High temperature tensile properties of as-cast and forged CrMnFeCoNi high entropy alloy

High entropy alloys (HEAs) are a new kind of basic materials with excellent properties, which can be used in extreme service environment. In this paper, high temperature tensile properties of as-cast and forged CrMnFe-CoNi high entropy alloy with a single-phase face-centered cubic (FCC) crystal structure were investigated. The coarse equiaxed structure was transformed into a fine structure with the average grain size of similar to 18.5 mu m after hot forging, and twinning and low angle grain boundaries (LAGBs) were observed in as-forged alloy. Tensile properties of the alloy in the as-cast and forged states were characterized in the temperature range of 25-950 degrees C. An outstanding strength had been achieved at every range of temperature for as-forged alloy, especially at 650 degrees C, the ultimate tensile strength and yield strength of the as-forged alloy increased by 40% and 158% compared with the as-cast alloy. Prominent serrations occurred from 350 degrees C to 650 degrees C for as-cast HEAs and from 350 degrees C to 500 degrees C for as-forged HEAs. The serration features varied from type A to type C in a specific temperature range and strain. Fracture mode changed from ductile fracture to brittle fracture at intermediate temperatures in both states, and the transformation temperature was 800 degrees C and 650 degrees C for the as-cast and as-forged HEAs, respectively.

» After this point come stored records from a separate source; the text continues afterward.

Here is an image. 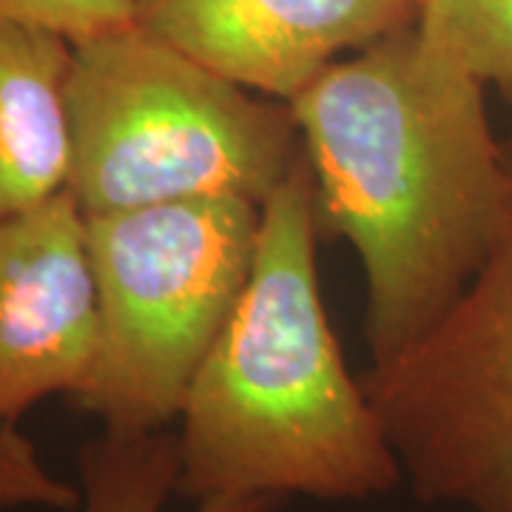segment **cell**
I'll list each match as a JSON object with an SVG mask.
<instances>
[{
    "label": "cell",
    "mask_w": 512,
    "mask_h": 512,
    "mask_svg": "<svg viewBox=\"0 0 512 512\" xmlns=\"http://www.w3.org/2000/svg\"><path fill=\"white\" fill-rule=\"evenodd\" d=\"M69 194L86 217L163 202H262L302 160L291 103L251 92L134 23L77 40Z\"/></svg>",
    "instance_id": "obj_3"
},
{
    "label": "cell",
    "mask_w": 512,
    "mask_h": 512,
    "mask_svg": "<svg viewBox=\"0 0 512 512\" xmlns=\"http://www.w3.org/2000/svg\"><path fill=\"white\" fill-rule=\"evenodd\" d=\"M72 52L55 29L0 23V220L69 191Z\"/></svg>",
    "instance_id": "obj_8"
},
{
    "label": "cell",
    "mask_w": 512,
    "mask_h": 512,
    "mask_svg": "<svg viewBox=\"0 0 512 512\" xmlns=\"http://www.w3.org/2000/svg\"><path fill=\"white\" fill-rule=\"evenodd\" d=\"M316 194L302 160L262 202L254 265L180 410L177 495L367 501L402 464L350 376L316 271Z\"/></svg>",
    "instance_id": "obj_2"
},
{
    "label": "cell",
    "mask_w": 512,
    "mask_h": 512,
    "mask_svg": "<svg viewBox=\"0 0 512 512\" xmlns=\"http://www.w3.org/2000/svg\"><path fill=\"white\" fill-rule=\"evenodd\" d=\"M362 384L421 504L512 512V208L450 308Z\"/></svg>",
    "instance_id": "obj_5"
},
{
    "label": "cell",
    "mask_w": 512,
    "mask_h": 512,
    "mask_svg": "<svg viewBox=\"0 0 512 512\" xmlns=\"http://www.w3.org/2000/svg\"><path fill=\"white\" fill-rule=\"evenodd\" d=\"M0 23H32L77 43L131 26V9L128 0H0Z\"/></svg>",
    "instance_id": "obj_12"
},
{
    "label": "cell",
    "mask_w": 512,
    "mask_h": 512,
    "mask_svg": "<svg viewBox=\"0 0 512 512\" xmlns=\"http://www.w3.org/2000/svg\"><path fill=\"white\" fill-rule=\"evenodd\" d=\"M100 345L86 214L69 191L0 220V430L74 399Z\"/></svg>",
    "instance_id": "obj_6"
},
{
    "label": "cell",
    "mask_w": 512,
    "mask_h": 512,
    "mask_svg": "<svg viewBox=\"0 0 512 512\" xmlns=\"http://www.w3.org/2000/svg\"><path fill=\"white\" fill-rule=\"evenodd\" d=\"M319 234L365 276L370 365L430 328L473 279L512 208V160L487 86L421 23L333 60L291 100Z\"/></svg>",
    "instance_id": "obj_1"
},
{
    "label": "cell",
    "mask_w": 512,
    "mask_h": 512,
    "mask_svg": "<svg viewBox=\"0 0 512 512\" xmlns=\"http://www.w3.org/2000/svg\"><path fill=\"white\" fill-rule=\"evenodd\" d=\"M77 507L80 487L52 473L18 427L0 430V512H77Z\"/></svg>",
    "instance_id": "obj_11"
},
{
    "label": "cell",
    "mask_w": 512,
    "mask_h": 512,
    "mask_svg": "<svg viewBox=\"0 0 512 512\" xmlns=\"http://www.w3.org/2000/svg\"><path fill=\"white\" fill-rule=\"evenodd\" d=\"M262 205L163 202L86 217L100 345L72 402L106 430H165L251 274Z\"/></svg>",
    "instance_id": "obj_4"
},
{
    "label": "cell",
    "mask_w": 512,
    "mask_h": 512,
    "mask_svg": "<svg viewBox=\"0 0 512 512\" xmlns=\"http://www.w3.org/2000/svg\"><path fill=\"white\" fill-rule=\"evenodd\" d=\"M419 23L512 106V0H419Z\"/></svg>",
    "instance_id": "obj_10"
},
{
    "label": "cell",
    "mask_w": 512,
    "mask_h": 512,
    "mask_svg": "<svg viewBox=\"0 0 512 512\" xmlns=\"http://www.w3.org/2000/svg\"><path fill=\"white\" fill-rule=\"evenodd\" d=\"M128 9L137 29L285 103L333 60L419 20V0H128Z\"/></svg>",
    "instance_id": "obj_7"
},
{
    "label": "cell",
    "mask_w": 512,
    "mask_h": 512,
    "mask_svg": "<svg viewBox=\"0 0 512 512\" xmlns=\"http://www.w3.org/2000/svg\"><path fill=\"white\" fill-rule=\"evenodd\" d=\"M77 512H163L180 487L177 433L106 430L77 453ZM274 498H205L194 512H274Z\"/></svg>",
    "instance_id": "obj_9"
}]
</instances>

The temperature dependence of deformation mechanisms in as-forged HEAs were also studied. The deformation mechanism changed from mixed dislocation slipping and twinning to wavy slip and dislocation cells with the increase of temperature. Dynamic recrystallization occurred at 950 degrees C, resulting in softening of the HEAs.

Automated summary

This paper investigates the high temperature tensile properties of a single-phase FCC high entropy alloy and reveals that hot forging can refine the grain size and improve the tensile strength. The alloy exhibits different mechanical behaviors and fracture modes at different temperatures.